__Parts of the exercise__
1. Translate into German the sentence "So gas will pick the appropriate form, exactly as claimed." from the mailing-list reply on x86 bit-test mnemonics below.
2. Pick up the mailing-list reply on x86 bit-test mnemonics below and continue it from the point at which it stops.

__Extract provided__
[LLVMdev] [PATCH] x86/asm: avoid mnemonics without type suffix

Sun Jul 14 10:19:20 PDT 2013

On Sun, Jul 14, 2013 at 5:56 AM, Ramkumar Ramachandra
<artagnon at gmail.com> wrote:
> 1c54d77 (x86: partial unification of asm-x86/bitops.h, 2008-01-30)
> changed a bunch of btrl/btsl instructions to btr/bts, with the following
> justification:
>
>   The inline assembly for the bit operations has been changed to remove
>   explicit sizing hints on the instructions, so the assembler will pick
>   the appropriate instruction forms depending on the architecture and
>   the context.
>
> Unfortunately, GNU as does no such thing

Yes it does.

>   btrl  $1, 0
>   btr   $1, 0
>   btsl  $1, 0
>   bts   $1, 0

What the heck is that supposed to show? It shows nothing at all. With
an argument of '1', *of*course* gas will use "btsl", since that's the
short form. Using the rex-predix and a btsq would be *stupid*.

So gas will pick the appropriate form, exactly as claimed.

Try some actual relevant test instead:

   bt %eax,mem
   bt %rax,mem

and notice how they are actually fundamentally different. Test-case:

int main(int argc, char **argv)
{
  asm("bt %1,%0":"=m" (**argv): "a" (argc));
  asm("bt %1,%0":"=m" (**argv): "a" ((unsigned long)(argc)));
}

and I get

   0f a3 02             bt     %eax,(%rdx)

__Dataset section__

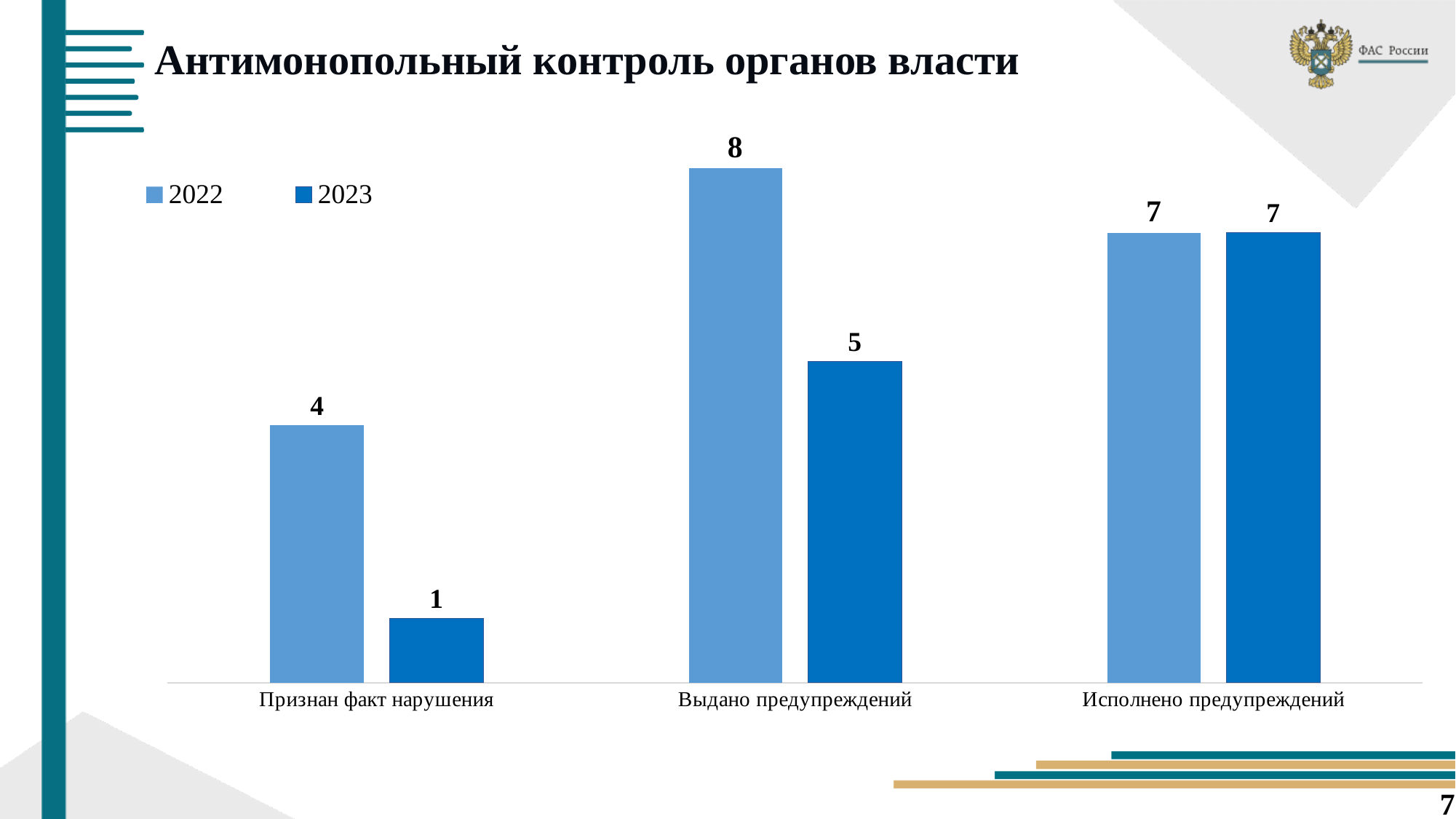
What is the value for 2023 in the category "Исполнено предупреждений"? 7 Which is larger for "Признан факт нарушения": the 2022 value or the 2023 value? 2022 How many categories are shown on the x axis? 3 What is the difference between the 2022 and 2023 values for "Признан факт нарушения"? 3 What kind of chart is shown on the slide? Bar chart How many series does the legend list? 2 What is the value for 2022 in the category "Признан факт нарушения"? 4 What is the value for 2023 in the category "Выдано предупреждений"? 5 What is the value for 2023 in the category "Признан факт нарушения"? 1 Which category has the highest value for 2022? Выдано предупреждений Which category has the lowest value for 2023? Признан факт нарушения What is the difference between the 2022 and 2023 values for "Выдано предупреждений"? 3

__Outputs for the tasks__
1. Also wählt gas die passende Form, genau wie behauptet.

2.
   48 0f a3 02           bt     %rax,(%rdx)

exactly as expected and wanted.

Now, there are possible cases where you want to make the size explicit
because you are mixing memory operand sizes and there can be nasty
performance implications of doing a 32-bit write and then doing a
64-bit read of the result. I'm not actually aware of us having ever
worried/cared about it, but it's a possible source of trouble: mixing
bitop instructions with non-bitop instructions can have some subtle
interactions, and you need to be careful, since the size of the
operand affects both the offset *and* the memory access size. The
access size generally is meaningless from a semantic standpoint
(little-endian being the only sane model), but the access size *can*
have performance implications for the write queue forwarding.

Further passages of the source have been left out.